El viento seguía soplando con fuerza, y el frío le calaba los huesos. A veces pensaba que el bosque estaba vivo, que los árboles la observaban... o al menos, eso le gustaba imaginar para no sentirse tan sola.
Una vez dentro, acomodó las frutas y los peces en una piedra plana. Tomó dos ramas secas que había guardado bajo un rincón de la cueva —sabía que si se mojaban, no podría hacer fuego— y con esfuerzo, logró encender una pequeña llama. El humo se elevó hacia el agujero en el techo, y el calor, aunque débil, le dio un poco de consuelo.
Asó el pescado lentamente. El olor llenó la cueva, haciendo que su estómago rugiera. Comió en silencio, con las manos sucias y los ojos pesados por el cansancio.
Después, abrazó sus piernas y apoyó la barbilla sobre sus rodillas. Miraba el fuego, pensativa.
—¿Hasta cuándo tendré que seguir así...? —murmuró para sí misma.
No recordaba cuánto tiempo llevaba sola. A veces soñaba con una voz, un rostro... pero al despertar, todo desaparecía. Nadie venía. Nadie la buscaba.
Solo ella, la cueva, el bosque... y el cielo.
Salió nuevamente cuando el sol empezó a bajar. Tenía que buscar más frutas antes de que anocheciera. Con un trozo de trapo atado a la cintura, caminó entre los árboles, revisando cada arbusto, cada raíz. Ya conocía bien qué frutos podía comer y cuáles la hacían doler el estómago.
Aprendió a escuchar el canto de los pájaros, a evitar los caminos donde crujía demasiado el suelo, porque sabía que algo más podía estar rondando.
De pronto, algo se movió entre los arbustos. La niña se congeló, agachándose detrás de un tronco.
Esperó.
Nada.
Solo el sonido del viento entre las hojas.
Suspiró, aliviada, y siguió caminando.
Esa era su vida.
Despertar, resistir, comer lo justo… y dormir.

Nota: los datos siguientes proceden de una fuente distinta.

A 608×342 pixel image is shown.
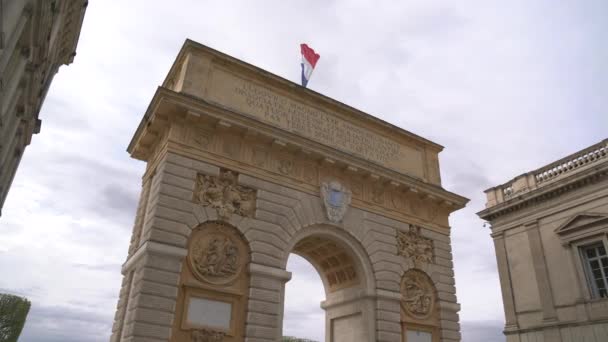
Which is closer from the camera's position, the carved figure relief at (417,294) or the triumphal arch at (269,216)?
the triumphal arch at (269,216)

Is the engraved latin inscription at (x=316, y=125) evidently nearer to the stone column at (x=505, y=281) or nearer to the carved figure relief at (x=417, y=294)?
the carved figure relief at (x=417, y=294)

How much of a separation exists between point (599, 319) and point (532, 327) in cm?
337

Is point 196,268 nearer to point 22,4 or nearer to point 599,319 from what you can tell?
point 22,4

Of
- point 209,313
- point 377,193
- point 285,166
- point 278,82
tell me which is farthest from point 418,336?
point 278,82

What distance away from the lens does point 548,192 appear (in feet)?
74.2

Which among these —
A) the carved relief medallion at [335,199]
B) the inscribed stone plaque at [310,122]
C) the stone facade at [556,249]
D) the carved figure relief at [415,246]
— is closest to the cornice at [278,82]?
the inscribed stone plaque at [310,122]

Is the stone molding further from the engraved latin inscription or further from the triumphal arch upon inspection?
the engraved latin inscription

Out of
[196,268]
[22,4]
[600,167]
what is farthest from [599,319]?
[22,4]

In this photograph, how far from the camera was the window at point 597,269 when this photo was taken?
1995 cm

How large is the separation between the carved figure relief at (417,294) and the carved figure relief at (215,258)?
663cm

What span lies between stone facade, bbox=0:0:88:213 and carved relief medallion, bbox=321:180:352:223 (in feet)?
30.5

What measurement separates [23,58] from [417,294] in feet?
47.3

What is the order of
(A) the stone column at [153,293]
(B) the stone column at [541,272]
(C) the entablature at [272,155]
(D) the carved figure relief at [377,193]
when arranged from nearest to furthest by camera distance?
1. (A) the stone column at [153,293]
2. (C) the entablature at [272,155]
3. (D) the carved figure relief at [377,193]
4. (B) the stone column at [541,272]

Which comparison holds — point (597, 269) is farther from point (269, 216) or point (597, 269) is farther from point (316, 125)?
point (269, 216)
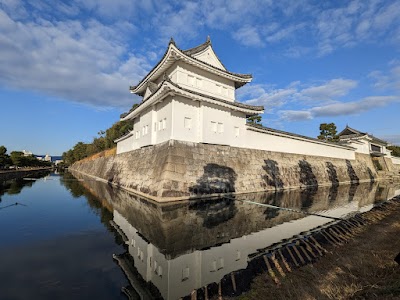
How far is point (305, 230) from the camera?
273 inches

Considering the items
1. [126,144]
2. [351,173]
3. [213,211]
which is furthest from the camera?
[351,173]

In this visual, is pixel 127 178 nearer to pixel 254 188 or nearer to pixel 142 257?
pixel 254 188

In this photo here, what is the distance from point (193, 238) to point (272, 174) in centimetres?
1318

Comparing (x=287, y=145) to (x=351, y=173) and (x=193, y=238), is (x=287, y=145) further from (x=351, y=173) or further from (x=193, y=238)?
(x=193, y=238)

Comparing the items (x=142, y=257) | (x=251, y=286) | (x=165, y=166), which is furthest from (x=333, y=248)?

Esa noche, el viento silbaba más fuerte que de costumbre. Las hojas del bosque crujían como si susurraran secretos que nadie entendía. La niña se acurrucó en su rincón favorito de la cueva, envuelta en su trapo, con el estómago apenas lleno y los párpados pesados por el cansancio.

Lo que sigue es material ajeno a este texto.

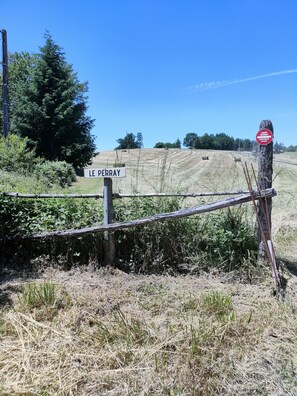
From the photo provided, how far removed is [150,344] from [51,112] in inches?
735

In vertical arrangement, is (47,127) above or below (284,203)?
above

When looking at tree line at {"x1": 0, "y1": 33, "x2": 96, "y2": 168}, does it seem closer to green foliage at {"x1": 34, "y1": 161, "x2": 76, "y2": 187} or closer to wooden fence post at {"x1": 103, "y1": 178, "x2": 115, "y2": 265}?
green foliage at {"x1": 34, "y1": 161, "x2": 76, "y2": 187}

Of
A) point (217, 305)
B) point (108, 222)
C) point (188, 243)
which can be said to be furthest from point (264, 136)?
point (108, 222)

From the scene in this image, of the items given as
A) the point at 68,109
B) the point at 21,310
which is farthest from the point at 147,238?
the point at 68,109

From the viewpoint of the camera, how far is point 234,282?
155 inches

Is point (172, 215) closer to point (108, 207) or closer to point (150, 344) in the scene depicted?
point (108, 207)

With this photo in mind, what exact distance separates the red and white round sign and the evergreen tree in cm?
1636

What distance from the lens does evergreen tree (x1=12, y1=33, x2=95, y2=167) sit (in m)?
18.9

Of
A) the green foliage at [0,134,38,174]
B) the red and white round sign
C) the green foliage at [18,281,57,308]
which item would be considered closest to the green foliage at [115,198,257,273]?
the red and white round sign

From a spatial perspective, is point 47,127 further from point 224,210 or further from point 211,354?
point 211,354

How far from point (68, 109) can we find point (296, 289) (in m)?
17.5

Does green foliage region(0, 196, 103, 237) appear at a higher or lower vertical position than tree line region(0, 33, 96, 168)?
lower

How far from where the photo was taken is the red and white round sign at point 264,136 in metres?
3.97

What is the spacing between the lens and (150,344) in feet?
8.30
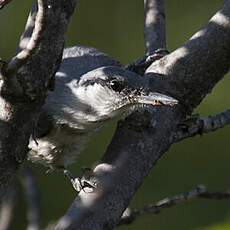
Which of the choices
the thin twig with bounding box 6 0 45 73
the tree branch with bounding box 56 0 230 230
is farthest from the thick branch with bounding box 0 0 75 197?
the tree branch with bounding box 56 0 230 230

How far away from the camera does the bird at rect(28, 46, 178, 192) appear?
9.30 feet

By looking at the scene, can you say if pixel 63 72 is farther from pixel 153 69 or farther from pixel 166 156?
pixel 166 156

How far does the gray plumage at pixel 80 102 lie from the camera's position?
2.84 meters

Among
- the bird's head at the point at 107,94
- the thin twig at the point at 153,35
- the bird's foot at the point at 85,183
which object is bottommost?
the bird's foot at the point at 85,183

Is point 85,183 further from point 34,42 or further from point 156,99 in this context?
point 34,42

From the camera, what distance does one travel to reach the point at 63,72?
3160 millimetres

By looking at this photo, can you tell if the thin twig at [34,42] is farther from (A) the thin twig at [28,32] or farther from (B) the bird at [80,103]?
(B) the bird at [80,103]

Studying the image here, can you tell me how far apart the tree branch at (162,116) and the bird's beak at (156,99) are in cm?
3

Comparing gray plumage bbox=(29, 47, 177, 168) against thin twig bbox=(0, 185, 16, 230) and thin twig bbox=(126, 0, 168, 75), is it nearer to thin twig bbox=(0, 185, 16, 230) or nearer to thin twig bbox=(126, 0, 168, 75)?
thin twig bbox=(126, 0, 168, 75)

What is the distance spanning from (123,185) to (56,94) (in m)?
0.81

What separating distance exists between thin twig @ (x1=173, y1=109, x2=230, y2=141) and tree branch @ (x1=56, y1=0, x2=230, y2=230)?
0.03 meters

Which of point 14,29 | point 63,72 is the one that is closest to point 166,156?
point 14,29

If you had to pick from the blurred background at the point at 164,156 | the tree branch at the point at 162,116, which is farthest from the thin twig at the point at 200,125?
the blurred background at the point at 164,156

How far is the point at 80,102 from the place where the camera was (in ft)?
9.90
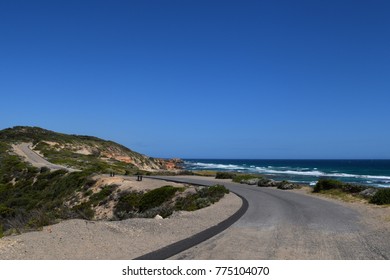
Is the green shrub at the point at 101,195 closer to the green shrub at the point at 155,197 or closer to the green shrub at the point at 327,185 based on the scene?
the green shrub at the point at 155,197

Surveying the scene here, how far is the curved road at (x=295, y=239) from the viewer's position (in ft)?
33.8

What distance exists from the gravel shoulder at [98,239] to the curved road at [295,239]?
50.9 inches

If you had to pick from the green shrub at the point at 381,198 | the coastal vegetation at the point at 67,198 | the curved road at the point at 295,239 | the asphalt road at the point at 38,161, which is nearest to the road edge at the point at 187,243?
the curved road at the point at 295,239

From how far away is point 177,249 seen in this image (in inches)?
422

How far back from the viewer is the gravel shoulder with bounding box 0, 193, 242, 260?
9.66 metres

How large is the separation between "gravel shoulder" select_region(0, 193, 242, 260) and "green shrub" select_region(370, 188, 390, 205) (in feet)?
40.8

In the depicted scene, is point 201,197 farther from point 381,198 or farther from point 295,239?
point 295,239

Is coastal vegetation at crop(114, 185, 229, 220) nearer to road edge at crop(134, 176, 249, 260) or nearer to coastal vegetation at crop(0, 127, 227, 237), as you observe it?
coastal vegetation at crop(0, 127, 227, 237)

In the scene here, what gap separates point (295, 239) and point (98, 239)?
609 centimetres

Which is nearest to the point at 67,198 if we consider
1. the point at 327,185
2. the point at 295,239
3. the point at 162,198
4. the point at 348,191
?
the point at 162,198

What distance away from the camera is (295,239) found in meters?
12.4

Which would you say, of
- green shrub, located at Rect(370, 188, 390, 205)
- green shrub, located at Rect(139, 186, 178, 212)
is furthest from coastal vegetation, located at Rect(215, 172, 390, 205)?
green shrub, located at Rect(139, 186, 178, 212)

El fuego ya se había apagado, y solo quedaban las brasas. Cerró los ojos lentamente, deseando que al menos esa noche pudiera dormir tranquila… sin frío, sin hambre, sin miedo.
Y entonces soñó.
Todo era blanco, suave, como si flotara entre nubes. No había tierra, ni árboles, ni lluvia. Solo un espacio inmenso de luz tranquila.
Y en medio de esa calma… una voz. No, dos voces. Una suave y cálida, como la de una mujer que canta para calmar a un bebé. La otra, firme y profunda, como el eco de una montaña.
—𝘔𝘪 𝘯𝘦𝘯𝘢…
—𝘔𝘪 𝘩𝘪𝘫𝘢…
La niña miró a su alrededor, pero no vio a nadie. Solo sentía. Una calidez en el pecho, como si algo la envolviera.
—𝘛𝘶 𝘵𝘪𝘦𝘮𝘱𝘰 𝘢𝘶𝘯 𝘯𝘰 𝘩𝘢 𝘭𝘭𝘦𝘨𝘢𝘥𝘰… —dijeron las voces al unísono, como si fueran una sola alma.
—𝘗𝘦𝘳𝘰 𝘦𝘯 𝘵𝘰𝘥𝘰 𝘮𝘰𝘮𝘦𝘯𝘵𝘰 𝘦𝘴𝘵𝘢𝘳𝘦 𝘤𝘰𝘯𝘵𝘪𝘨𝘰.
—𝘕𝘶𝘯𝘤𝘢 𝘱𝘦𝘳𝘮𝘢𝘯𝘦𝘤𝘦𝘳𝘢𝘴 𝘴𝘰𝘭𝘢.
La niña quiso hablar, preguntar quiénes eran, qué significaba todo eso. Pero no podía. Solo las lágrimas salían de sus ojos cerrados mientras dormía.
Y justo antes de que despertara, sintió algo extraño: un cosquilleo en la frente, como si alguien le hubiese dejado un pequeño beso.
Entonces se incorporó, jadeando. La cueva seguía en silencio. La luna, aún arriba, entraba por el agujero del techo. Todo parecía igual. Pero no lo era.
Su corazón latía distinto.
Como si una parte de ella… finalmente hubiera escuchado lo que necesitaba.